**TEKS YANG DIBERIKAN**
════════════════

2017, 16 Februari
Share berita:

Kebijakan moratorium perkebunan, menurut Dirjen Perkebunan, Bambang, merupakan niat pemerintah menertibkan kembali izin-izin yang sudah diberikan oleh gubernur dan bupati. Dilakukan evaluasi terhadap konsesi yang diberikan, apakah sudah dimanfaatkan dengan baik atau belum.
Berdasarkan hasil evaluasi ini maka perizinan akan ditinjau kembali. “Dengan kebijakan ini kita mem beri kesempatan pada pengusaha yang mendapatkan izin konsesi untuk memanfaatkan lahan seoptimal mungkin dan lahan perkebunan benar-benar sudah clear and clean,” katanya.
Dari 11 juta ha perkebunan kelapa sawit, ada 4,4 juta perkebunan rakyat. Dari 4,4 juta itu Kementerian Lingkungan Hidup dan Kehutanan mengindikasikan ada 1,7 juta ha yang berada di dalam kawasan hutan. Presiden minta segera diselesaikan masalah ini.

════════════════

**TUGAS**
Mohon tuliskan kembali secara persis sebagian teks moratorium perkebunan, mulai dari kata-kata yang memuat "Berdasarkan hasil evaluasi", dan berhenti setelah kata-kata "diselesaikan masalah ini.". Jawablah hanya berdasarkan teks moratorium perkebunan.

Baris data
════════════════

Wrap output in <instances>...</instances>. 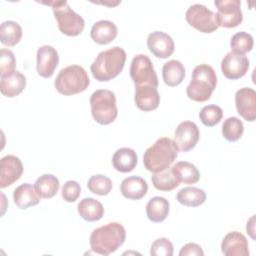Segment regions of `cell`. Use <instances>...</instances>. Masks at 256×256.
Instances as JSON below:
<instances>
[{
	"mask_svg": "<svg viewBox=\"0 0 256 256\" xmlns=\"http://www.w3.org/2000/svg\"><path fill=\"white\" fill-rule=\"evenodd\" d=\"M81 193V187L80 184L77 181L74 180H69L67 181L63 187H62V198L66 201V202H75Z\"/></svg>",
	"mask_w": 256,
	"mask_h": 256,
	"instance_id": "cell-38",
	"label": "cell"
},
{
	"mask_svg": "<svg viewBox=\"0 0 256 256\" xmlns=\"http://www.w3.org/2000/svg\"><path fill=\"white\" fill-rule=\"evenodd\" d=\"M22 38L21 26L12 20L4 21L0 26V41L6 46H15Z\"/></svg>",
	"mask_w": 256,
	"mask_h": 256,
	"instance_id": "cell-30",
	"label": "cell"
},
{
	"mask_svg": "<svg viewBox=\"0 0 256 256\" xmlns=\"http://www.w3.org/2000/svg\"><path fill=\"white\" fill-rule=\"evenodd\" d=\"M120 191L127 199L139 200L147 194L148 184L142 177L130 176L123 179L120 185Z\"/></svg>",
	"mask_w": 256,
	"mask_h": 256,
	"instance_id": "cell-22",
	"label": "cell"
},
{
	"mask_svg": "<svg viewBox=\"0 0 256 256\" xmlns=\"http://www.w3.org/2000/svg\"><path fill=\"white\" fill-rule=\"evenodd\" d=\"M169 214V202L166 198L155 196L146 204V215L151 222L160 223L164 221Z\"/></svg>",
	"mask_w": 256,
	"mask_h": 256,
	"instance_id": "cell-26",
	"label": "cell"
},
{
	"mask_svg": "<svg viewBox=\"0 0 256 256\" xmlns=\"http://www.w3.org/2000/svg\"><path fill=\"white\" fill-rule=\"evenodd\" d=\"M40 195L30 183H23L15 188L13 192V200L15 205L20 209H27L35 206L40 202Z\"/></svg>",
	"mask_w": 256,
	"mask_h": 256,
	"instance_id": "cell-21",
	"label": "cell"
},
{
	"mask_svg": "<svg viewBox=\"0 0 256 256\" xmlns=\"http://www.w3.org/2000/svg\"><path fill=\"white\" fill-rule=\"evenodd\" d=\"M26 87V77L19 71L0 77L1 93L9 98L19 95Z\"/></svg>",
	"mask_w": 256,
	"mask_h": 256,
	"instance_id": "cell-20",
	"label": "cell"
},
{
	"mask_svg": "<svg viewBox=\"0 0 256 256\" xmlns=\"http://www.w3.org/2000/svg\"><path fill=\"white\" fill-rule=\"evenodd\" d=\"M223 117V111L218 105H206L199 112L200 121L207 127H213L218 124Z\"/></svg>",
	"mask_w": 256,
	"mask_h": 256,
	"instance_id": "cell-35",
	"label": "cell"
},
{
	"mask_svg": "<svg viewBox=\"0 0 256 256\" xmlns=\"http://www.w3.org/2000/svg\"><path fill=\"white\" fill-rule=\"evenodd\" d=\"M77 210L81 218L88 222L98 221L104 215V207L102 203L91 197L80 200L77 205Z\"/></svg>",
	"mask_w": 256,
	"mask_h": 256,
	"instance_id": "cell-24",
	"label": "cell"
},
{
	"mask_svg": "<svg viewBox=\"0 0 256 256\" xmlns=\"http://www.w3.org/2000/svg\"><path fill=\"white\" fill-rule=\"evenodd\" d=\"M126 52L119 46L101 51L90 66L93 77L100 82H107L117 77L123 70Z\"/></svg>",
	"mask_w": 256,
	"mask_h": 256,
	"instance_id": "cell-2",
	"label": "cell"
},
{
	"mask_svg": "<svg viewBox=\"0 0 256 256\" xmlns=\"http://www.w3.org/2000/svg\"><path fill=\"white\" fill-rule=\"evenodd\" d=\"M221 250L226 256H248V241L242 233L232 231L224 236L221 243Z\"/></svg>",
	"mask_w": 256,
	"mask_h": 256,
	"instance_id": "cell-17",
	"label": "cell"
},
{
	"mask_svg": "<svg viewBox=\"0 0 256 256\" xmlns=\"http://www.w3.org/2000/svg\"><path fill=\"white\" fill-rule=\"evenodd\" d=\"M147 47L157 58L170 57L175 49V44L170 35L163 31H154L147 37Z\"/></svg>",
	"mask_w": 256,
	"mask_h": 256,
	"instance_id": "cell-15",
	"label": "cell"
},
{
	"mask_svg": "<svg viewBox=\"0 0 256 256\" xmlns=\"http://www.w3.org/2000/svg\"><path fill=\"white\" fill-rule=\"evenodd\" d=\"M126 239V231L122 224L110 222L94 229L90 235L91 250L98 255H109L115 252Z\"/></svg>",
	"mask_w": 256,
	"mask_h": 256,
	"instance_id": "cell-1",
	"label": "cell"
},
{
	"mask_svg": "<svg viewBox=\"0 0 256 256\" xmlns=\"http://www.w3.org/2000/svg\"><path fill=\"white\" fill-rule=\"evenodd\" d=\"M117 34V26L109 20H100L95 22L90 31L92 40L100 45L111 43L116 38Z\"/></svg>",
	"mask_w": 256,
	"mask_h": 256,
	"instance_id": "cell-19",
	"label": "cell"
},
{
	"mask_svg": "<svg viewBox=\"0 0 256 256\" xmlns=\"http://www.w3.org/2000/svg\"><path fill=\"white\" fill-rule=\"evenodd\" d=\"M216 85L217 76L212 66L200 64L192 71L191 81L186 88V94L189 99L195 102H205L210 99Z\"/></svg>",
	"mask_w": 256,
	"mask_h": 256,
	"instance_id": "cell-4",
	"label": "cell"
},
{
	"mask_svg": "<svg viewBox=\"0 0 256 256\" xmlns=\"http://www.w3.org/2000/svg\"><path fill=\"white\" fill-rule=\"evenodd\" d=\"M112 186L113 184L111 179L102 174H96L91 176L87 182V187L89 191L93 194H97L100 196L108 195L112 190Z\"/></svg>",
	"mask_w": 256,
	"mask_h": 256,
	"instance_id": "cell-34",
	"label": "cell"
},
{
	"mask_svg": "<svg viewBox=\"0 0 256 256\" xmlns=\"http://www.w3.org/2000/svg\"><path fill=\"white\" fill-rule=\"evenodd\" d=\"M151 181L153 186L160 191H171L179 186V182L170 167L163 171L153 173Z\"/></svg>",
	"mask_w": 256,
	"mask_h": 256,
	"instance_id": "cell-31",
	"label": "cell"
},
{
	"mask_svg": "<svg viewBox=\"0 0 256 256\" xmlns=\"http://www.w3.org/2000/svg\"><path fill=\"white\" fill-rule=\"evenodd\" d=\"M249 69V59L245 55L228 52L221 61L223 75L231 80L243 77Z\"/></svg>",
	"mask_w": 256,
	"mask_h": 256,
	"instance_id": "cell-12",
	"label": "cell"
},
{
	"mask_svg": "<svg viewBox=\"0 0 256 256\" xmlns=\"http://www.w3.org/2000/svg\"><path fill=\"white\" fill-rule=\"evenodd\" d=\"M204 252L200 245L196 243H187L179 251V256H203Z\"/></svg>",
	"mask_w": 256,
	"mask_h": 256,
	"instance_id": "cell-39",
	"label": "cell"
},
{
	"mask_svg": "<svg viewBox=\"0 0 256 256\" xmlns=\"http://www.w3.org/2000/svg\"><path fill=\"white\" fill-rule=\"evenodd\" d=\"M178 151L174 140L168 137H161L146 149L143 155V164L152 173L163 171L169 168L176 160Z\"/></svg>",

════════════════

**JAWABAN TERTULIS**
Berdasarkan hasil evaluasi ini maka perizinan akan ditinjau kembali. “Dengan kebijakan ini kita mem beri kesempatan pada pengusaha yang mendapatkan izin konsesi untuk memanfaatkan lahan seoptimal mungkin dan lahan perkebunan benar-benar sudah clear and clean,” katanya.
Dari 11 juta ha perkebunan kelapa sawit, ada 4,4 juta perkebunan rakyat. Dari 4,4 juta itu Kementerian Lingkungan Hidup dan Kehutanan mengindikasikan ada 1,7 juta ha yang berada di dalam kawasan hutan. Presiden minta segera diselesaikan masalah ini.